PCRB considered Banate as a buyer in bad faith as she was fully aware of the existing mortgage in its favor when she
purchased the subject properties from the spouses Maglasang and the spouses Cortel. It explained that it allowed the release of the
owners duplicate certificate of title to Banate only to enable her to annotate the sale. PCRB claimed that the release of the title
should not indicate the corresponding release of the subject properties from the mortgage constituted thereon.
After trial, the RTC ruled in favor of the petitioners. It noted that the petitioners, as necessitous men, could not have bargained on
equal footing with PCRB in executing the mortgage, and concluded that it was a contract of adhesion. Therefore, any obscurity in
the mortgage contract should not benefit PCRB.[9]
The RTC observed that the official receipt issued by PCRB stated that the amount owed by the spouses Maglasang under the subject
loan was only about P1.2 million; that Mary Melgrid Cortel paid the subject loan using the check which Banate issued as payment of
the purchase price; and that PCRB authorized the release of the title further indicated that the subject loan had already been settled.
Since the subject loan had been fully paid, the RTC considered the petitioners as rightfully entitled to a deed of release of mortgage,
pursuant to the verbal agreement that the petitioners made with PCRBs branch manager, Mondigo. Thus, the RTC ordered PCRB
to execute a deed of release of mortgage over the subject properties, and to pay the petitioners moral damages and attorneys
fees.[10]
On appeal, the CA reversed the RTCs decision. The CA did not consider as valid the petitioners new agreement with
Mondigo, which would novate the original mortgage contract containing the cross-collateral stipulation. It ruled that Mondigo
cannot orally amend the mortgage contract between PCRB, and the spouses Maglasang and the spouses Cortel; therefore, the
claimed commitment allowing the release of the mortgage on the subject properties cannot bind PCRB. Since the cross-collateral
stipulation in the mortgage contract (requiring full settlement of all three loans before the release of any of the mortgages) is clear,
the parties must faithfully comply with its terms. The CA did not consider as material the release of the owners duplicate copy of the
title, as it was done merely to allow the annotation of the sale of the subject properties to Banate.[11]
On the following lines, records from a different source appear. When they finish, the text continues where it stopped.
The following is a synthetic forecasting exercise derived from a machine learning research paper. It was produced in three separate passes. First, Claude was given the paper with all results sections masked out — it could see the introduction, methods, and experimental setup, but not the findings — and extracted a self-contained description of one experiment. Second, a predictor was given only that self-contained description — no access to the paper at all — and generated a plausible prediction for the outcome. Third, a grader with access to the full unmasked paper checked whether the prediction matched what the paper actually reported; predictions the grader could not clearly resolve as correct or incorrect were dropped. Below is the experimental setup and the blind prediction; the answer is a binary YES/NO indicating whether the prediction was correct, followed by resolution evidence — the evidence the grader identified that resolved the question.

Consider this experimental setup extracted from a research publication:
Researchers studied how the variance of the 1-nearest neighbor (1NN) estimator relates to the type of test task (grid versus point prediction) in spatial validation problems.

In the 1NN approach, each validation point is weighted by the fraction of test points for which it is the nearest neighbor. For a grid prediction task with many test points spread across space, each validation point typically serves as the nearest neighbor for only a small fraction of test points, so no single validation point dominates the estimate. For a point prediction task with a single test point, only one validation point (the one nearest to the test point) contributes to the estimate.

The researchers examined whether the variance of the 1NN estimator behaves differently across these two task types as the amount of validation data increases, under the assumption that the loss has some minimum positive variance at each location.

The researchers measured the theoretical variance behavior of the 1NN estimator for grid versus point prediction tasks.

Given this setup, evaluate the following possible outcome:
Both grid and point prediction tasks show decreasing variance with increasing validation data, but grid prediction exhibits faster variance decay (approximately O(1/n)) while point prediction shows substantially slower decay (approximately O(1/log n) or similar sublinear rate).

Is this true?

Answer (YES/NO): NO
Dismayed with the reversal by the CA of the RTCs ruling, the petitioners filed the present appeal by certiorari, claiming that
the CA ruling is not in accord with established jurisprudence.
THE PETITION
The petitioners argue that their claims are consistent with their agreement with PCRB; they complied with the required full
payment of the subject loan to allow the release of the subject properties from the mortgage.
Having carried out their part of the bargain, the petitioners maintain that PCRB must honor its commitment to release the mortgage
over the subject properties.
The petitioners disregard the cross-collateral stipulation in the mortgage contract, claiming that it had been novated by the
subsequent agreement with Mondigo. Even assuming that the cross-collateral stipulation subsists for lack of authority on the part of
Mondigo to novate the mortgage contract, the petitioners contend that PCRB should nevertheless return the amount paid to settle
the subject loan since the new agreement should be deemed rescinded.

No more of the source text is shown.